Chapter 8: Stunted Fish in Small Impoundments: An Overview and Management Perspective

D. Derek Aday and Brian D. S. Graeb

doi: https://doi.org/10.47886/9781934874349.ch8

Variation in the size of adult fishes has intrigued fishery biologists and managers for decades, particularly because of the importance of body size to both species biology and angler satisfaction. In the case of the former, body size is strongly correlated with important parameters such as growth rate, fecundity, and survival (e.g., Werner and Gilliam 1984), such that the dynamics of many populations are heavily influenced by the size that adults in the population achieve. From a more pragmatic standpoint, body size is a (if not the) primary response variable in recreational fishery management. As a result, a predominant theme in fisheries research over the years has been quantifying and manipulating factors thought to be associated with variation in growth rate and population size structure.

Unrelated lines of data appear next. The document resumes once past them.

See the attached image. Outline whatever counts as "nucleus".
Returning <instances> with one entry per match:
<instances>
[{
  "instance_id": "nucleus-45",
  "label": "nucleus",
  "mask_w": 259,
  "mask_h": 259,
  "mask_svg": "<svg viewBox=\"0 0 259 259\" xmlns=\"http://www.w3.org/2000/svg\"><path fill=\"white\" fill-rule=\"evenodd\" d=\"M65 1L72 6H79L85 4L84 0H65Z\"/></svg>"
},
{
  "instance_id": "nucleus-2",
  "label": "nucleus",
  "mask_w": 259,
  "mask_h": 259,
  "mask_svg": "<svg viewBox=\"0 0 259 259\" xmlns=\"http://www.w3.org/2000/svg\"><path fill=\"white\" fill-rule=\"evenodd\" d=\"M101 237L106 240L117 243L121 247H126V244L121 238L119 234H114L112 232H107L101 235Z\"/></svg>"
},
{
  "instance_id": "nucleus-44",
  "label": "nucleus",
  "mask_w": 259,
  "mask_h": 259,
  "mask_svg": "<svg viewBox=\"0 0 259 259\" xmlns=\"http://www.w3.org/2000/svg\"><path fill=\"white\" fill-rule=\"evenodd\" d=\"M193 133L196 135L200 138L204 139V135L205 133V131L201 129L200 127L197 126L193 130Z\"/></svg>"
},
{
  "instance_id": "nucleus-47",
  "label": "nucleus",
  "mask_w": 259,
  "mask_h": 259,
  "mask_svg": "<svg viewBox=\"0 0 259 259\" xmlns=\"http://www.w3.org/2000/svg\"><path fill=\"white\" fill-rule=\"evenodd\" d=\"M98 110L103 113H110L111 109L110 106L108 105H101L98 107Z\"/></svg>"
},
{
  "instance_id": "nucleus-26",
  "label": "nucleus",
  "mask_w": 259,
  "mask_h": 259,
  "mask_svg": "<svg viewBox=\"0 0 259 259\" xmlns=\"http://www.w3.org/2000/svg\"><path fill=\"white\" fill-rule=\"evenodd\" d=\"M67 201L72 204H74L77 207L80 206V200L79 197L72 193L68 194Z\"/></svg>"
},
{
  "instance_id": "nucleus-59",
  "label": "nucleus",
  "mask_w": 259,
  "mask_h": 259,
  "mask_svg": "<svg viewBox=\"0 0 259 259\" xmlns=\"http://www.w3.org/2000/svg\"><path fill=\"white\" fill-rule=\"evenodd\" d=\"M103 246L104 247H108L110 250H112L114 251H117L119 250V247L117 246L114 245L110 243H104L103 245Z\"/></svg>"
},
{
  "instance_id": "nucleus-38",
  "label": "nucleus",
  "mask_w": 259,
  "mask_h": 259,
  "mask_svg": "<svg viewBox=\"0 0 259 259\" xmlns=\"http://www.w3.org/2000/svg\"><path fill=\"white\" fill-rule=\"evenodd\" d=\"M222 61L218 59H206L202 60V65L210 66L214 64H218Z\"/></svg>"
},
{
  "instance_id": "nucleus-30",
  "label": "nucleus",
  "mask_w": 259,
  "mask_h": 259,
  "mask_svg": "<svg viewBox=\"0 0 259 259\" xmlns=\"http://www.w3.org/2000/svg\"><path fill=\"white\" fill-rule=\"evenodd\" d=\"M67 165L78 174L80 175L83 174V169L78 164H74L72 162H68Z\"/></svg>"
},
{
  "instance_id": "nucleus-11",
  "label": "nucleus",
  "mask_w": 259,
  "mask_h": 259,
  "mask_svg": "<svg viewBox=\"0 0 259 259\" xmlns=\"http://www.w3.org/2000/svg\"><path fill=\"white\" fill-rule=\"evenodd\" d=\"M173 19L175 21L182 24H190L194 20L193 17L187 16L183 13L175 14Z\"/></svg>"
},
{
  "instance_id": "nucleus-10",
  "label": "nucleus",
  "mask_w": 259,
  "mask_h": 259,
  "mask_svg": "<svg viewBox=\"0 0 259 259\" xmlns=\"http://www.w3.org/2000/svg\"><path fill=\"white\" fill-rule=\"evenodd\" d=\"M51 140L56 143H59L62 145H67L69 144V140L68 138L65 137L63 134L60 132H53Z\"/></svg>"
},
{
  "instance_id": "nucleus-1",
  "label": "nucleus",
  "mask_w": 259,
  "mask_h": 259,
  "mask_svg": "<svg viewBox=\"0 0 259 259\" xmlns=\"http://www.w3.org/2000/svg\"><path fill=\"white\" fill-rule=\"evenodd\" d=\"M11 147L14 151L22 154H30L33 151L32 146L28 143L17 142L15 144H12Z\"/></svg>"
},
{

One component of this research has included attempts to understand stunted body size in fish, and ponds have been central to this study, serving both as experimental units that can be relatively easily manipulated in mechanistic investigations and as important fishing locations for recreational anglers. Early pond research at Auburn University by Homer Swingle and colleagues (see Chapter 1), for example, laid the foundation for investigations into mechanisms associated with stunting as well as potential management manipulations to remedy stunted populations; 70 years later, ponds and small impoundments remain central to stunting literature.